8j
炎が掻き消えたかと思うと、後方で立っていたキリクが地面に倒れ込んだ。
「なるほど、初めから私目当てではなかったと」
「あんたは得体が知れないわ……だから、不意打ちだって成功する見込みがなかった。なら、警戒のない方を討つだけよ」
これに関してはウルスも惑わされたらしく、予測外の現象に愕きを見せていた。
「確かに、これで三対一ですね。最善の手でしょう――私が、好きな場所に移動できる駒でなければ」
瞬間移動、という単語がエルズの脳裏を過ぎり、咄嗟に黒ローブに対しても神器を発動させようとした。
しかし、これは当初の読み通りというべきか、対象を捉えることもできずに空振りとなる。
そもそも、《邪魂面》というのは対象を定めてしまえば、距離はさほど大きな問題ではないのだ。目視が必要という制約でさえ、そこにはない。

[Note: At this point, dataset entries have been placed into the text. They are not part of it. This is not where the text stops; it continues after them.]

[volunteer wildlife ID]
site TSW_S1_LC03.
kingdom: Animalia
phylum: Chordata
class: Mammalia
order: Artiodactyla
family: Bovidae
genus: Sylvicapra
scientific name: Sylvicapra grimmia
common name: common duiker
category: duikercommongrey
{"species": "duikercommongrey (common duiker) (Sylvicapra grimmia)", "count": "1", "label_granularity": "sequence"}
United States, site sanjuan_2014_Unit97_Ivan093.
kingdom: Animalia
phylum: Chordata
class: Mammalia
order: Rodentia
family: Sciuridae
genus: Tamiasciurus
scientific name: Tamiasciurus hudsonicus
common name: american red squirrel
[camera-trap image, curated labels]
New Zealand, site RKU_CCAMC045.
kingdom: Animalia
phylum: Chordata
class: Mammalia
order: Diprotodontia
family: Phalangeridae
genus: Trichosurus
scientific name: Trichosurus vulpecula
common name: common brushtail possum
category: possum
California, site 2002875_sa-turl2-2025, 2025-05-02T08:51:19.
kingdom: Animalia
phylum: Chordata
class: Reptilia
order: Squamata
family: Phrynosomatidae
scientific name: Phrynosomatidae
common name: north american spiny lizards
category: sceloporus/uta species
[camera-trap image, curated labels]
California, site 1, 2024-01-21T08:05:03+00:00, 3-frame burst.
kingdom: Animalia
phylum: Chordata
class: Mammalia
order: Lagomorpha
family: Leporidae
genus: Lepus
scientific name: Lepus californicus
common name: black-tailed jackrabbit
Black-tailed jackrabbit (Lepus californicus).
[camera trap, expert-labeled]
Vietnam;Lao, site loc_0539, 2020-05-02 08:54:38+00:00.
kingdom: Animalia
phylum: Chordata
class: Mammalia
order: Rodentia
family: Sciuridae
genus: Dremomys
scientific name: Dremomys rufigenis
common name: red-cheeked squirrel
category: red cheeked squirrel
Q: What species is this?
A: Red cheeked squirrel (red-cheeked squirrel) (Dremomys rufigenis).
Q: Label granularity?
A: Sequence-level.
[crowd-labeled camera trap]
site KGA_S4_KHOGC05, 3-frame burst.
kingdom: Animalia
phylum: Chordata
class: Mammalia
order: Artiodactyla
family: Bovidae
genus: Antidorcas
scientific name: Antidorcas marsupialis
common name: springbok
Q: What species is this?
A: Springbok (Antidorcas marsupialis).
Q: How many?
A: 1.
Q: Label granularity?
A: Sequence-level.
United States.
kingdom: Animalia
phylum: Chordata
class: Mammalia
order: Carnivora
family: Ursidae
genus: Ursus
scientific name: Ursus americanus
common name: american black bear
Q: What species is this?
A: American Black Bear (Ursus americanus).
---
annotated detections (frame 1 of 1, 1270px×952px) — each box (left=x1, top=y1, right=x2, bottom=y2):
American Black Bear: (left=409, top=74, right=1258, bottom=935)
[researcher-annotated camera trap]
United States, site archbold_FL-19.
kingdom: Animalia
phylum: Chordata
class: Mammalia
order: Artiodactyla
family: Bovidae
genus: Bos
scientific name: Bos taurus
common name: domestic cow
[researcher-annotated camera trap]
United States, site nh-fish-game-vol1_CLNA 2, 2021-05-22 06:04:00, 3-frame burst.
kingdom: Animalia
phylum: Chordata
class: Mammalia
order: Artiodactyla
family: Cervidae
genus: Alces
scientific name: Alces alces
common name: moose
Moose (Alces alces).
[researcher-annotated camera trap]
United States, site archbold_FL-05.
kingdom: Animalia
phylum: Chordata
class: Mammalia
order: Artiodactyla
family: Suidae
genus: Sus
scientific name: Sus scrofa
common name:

にもかかわらず、彼女にそれを行うことはできなかった。対象を自己認識の範疇に加え、その上で精神干渉を行う――これこそが仮面の手順なのだが、エルズはそれを視覚に頼っていた。
神器とは発展性のある道具であり、使い方を理解できなければその力を発揮することはできない。
如何に神器の効果を知り、その限りを調べるか。それこそが《選ばれし三柱》にとって、最も有効な強化手段である。
実際、手助けを得ていたとはいえ、ガムラオルスもこうした神器の理解を経て飛行能力を獲得した。
「強すぎる力の代償ですよ。あなたの神器はあまりにも簡単に、それであって十分な成果を示してきました。だからこそ、その先をみようともしなかった――詰みです」
好きな場所に移動ができる――それは事実を述べたわけではなく、この場を盤上にたとえての一声だった。
「……どこに」
「はい、ここに」
瞬間、白は同じ場所に出現した。一度は確かに消え、その魔力を含めた全ての気配が断たれていたにもかかわらず。
「……やはり、奴の能力は――」
「おっと、ウルスさん、それ以上は無粋というものですよ。それを口にしようものなら、私はあなたを殺さなくてはなりません」
「はっ、まるで今はその気がないみたいに聞こえるぞ」
「組織は私に命令を下しましたよ、あなた達三人を殺せと――ですが、それに従うのは望むところではない」
切断者の負ったダメージは想像以上に大きく、これほどまでの時間をかけても、未だに立ち上がるに足るだけの体力は戻っていなかった。
だが、彼の眼光だけは鋭く、そして追跡するように黒ローブを捉えている。
「さて、そろそろですかね」
「……なんのことだ」
「これだけの《選ばれし三柱》が、こうして一堂に会したわけです。多生鼻の利く人であれば、これに気付いていることでしょう」
そう言いながら、白は口許以外を隠したままに、空を見上げた。
まるで思い当たる節のなかったウルスだが、彼につられるようにそれを目視した瞬間、一つの可能性を感じ取った。